Ownership interests in a business organization, particularly one that is unincorporated, can be formally or informally bifurcated into governance rights and economic (or financial) rights. Governance rights consist of the owner’s right to vote on, consent to, or otherwise make decisions about the organization’s activities, and the right to receive information about the organization. Economic rights consist of the owner’s entitlement to receive monetary distributions from the organization, whether from its profits or from an eventual dissolution and winding up. A complete ownership interest typically comprises both governance rights and economic rights. A good example of purely economic rights is a transferable interest in an LLC or limited partnership. See, e.g., Uniform Limited Liability Company Act (ULLCA) § 102(24) (2013).

Article 9 broadly covers ordinary security interests in both of the above aspects of ownership rights as well as in virtually all other personal property, plus the outright sales of some types of personal property, to be explained below. In light of this vast coverage, and in order to provide appropriately tailored rules for particular patterns of transaction, Article 9 subdivides personal property into an array of statutorily defined “types,” or classifications. The most important classification for purposes of this article is general intangibles, which is Article 9’s residual or catch-all classification, meaning that it includes any personal property that does not fall within the other Article 9 classifications. Hence, an asset is a general intangible only if it is not, for example, inventory or other goods, accounts, instruments, chattel paper, or securities or other investment property. See UCC § 9-102(a)(42). Examples of general intangibles range from trademarks to taxicab medallions, and centrally for purposes of this article, the category includes most LLC and partnership interests. (LLC or partnership interests may alternatively be classified as securities, using an opt-in process discussed in Part II.C.)

★ ★ ★ ★ ★

PROBLEMS AND TASKS ::
(a) Decide whether each statement agrees with the passage on ownership interests above. Answer yes or no for each and quote the words of the passage that decide it.
(i) Governance rights include the owner's right to receive information about the organization.
(ii) General intangibles include personal property that falls within the other Article 9 classifications.
(iii) LLC or partnership interests can be classified as securities through an opt-in process.
(b) The passage on ownership interests says an asset is a general intangible only if it falls outside certain classifications. List every classification it names there, in its own wording.

ITEMS ::
★ ★ ★ ★ ★

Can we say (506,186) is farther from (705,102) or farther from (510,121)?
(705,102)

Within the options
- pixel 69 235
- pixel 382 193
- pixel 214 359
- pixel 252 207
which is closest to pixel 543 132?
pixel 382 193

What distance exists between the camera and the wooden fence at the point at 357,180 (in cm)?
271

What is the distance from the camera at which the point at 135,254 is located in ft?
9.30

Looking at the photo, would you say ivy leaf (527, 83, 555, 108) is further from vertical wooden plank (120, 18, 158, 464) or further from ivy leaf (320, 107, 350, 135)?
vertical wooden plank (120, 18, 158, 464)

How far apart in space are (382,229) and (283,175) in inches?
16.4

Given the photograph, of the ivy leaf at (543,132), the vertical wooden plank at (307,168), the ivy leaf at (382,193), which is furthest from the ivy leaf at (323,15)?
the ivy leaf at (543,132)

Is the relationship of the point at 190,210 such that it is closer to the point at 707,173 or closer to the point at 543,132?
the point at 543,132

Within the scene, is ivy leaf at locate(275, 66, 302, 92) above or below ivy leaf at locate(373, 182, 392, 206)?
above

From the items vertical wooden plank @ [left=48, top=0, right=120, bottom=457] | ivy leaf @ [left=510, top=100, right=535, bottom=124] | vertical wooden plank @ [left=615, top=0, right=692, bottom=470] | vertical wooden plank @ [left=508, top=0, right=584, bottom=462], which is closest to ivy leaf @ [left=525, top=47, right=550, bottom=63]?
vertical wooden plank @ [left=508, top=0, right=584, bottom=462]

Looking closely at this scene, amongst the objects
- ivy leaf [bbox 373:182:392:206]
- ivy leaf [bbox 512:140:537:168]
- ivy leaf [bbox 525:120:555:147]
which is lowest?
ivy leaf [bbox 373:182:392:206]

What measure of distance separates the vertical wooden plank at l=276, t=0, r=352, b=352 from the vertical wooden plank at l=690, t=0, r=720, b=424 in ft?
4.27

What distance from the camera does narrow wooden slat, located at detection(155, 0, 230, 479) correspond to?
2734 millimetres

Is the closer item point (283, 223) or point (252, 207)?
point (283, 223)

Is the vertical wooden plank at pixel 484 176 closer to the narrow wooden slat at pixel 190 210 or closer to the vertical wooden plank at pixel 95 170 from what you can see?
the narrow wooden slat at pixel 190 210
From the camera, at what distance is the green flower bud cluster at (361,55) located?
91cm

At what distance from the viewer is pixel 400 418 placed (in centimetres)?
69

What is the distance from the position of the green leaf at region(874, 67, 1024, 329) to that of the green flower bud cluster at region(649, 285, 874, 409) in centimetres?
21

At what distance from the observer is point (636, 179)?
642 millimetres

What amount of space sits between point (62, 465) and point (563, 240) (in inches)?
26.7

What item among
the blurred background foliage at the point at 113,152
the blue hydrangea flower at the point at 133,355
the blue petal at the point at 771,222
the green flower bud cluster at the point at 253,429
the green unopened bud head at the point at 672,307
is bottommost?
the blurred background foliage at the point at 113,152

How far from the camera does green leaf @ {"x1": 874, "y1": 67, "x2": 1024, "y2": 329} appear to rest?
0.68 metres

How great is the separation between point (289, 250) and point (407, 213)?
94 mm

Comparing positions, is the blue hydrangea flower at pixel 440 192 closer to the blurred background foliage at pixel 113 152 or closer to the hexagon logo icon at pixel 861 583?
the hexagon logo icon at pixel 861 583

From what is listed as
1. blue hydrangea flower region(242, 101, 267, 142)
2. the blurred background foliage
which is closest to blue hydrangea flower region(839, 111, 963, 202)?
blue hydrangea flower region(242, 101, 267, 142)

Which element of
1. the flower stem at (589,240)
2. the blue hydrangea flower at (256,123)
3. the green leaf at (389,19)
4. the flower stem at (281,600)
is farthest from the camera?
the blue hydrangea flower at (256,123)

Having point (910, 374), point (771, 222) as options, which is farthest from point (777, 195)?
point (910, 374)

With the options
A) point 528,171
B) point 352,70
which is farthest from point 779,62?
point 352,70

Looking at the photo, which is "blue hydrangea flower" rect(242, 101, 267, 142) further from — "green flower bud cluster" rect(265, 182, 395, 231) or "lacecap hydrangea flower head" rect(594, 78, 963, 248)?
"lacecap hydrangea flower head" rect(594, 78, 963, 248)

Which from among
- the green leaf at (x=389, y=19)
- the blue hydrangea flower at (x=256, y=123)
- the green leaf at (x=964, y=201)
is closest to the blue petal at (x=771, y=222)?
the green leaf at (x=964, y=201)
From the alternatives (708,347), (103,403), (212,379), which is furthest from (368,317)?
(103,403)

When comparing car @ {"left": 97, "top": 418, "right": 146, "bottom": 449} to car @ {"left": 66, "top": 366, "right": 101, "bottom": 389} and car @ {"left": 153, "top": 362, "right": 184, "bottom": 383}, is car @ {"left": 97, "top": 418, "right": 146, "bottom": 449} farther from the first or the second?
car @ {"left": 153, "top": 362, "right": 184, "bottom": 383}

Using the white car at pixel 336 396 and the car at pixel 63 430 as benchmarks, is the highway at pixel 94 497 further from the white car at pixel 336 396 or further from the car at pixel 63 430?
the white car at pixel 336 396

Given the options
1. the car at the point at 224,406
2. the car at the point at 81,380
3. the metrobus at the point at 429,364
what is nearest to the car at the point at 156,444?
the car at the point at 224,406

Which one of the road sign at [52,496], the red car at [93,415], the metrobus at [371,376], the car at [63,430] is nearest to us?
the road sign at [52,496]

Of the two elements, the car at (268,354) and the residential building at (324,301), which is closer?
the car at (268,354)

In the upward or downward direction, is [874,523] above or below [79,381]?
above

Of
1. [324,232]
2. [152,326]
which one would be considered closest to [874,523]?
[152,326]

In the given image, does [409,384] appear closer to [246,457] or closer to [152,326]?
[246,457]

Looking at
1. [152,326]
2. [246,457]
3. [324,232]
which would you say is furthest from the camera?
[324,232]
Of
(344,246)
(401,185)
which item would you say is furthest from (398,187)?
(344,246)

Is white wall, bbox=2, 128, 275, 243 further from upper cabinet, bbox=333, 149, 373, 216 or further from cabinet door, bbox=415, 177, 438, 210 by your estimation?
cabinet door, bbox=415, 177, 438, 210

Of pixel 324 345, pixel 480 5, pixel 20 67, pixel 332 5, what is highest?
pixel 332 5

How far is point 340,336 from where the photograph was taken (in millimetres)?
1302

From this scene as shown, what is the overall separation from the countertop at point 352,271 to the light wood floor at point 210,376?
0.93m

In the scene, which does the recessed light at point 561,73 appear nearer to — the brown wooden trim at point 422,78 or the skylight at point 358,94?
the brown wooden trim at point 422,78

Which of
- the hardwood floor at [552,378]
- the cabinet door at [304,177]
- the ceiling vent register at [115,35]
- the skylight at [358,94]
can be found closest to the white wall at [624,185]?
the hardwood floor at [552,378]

★ ★ ★ ★ ★

ANSWERS TO THE EXERCISES ::
(a)
(i) Yes: "and the right to receive information about the organization"
(ii) No: "it includes any personal property that does not fall within the other Article 9 classifications"
(iii) Yes: "LLC or partnership interests may alternatively be classified as securities, using an opt-in process discussed in Part II.C."

(b)
- inventory or other goods
- accounts
- instruments
- chattel paper
- securities or other investment property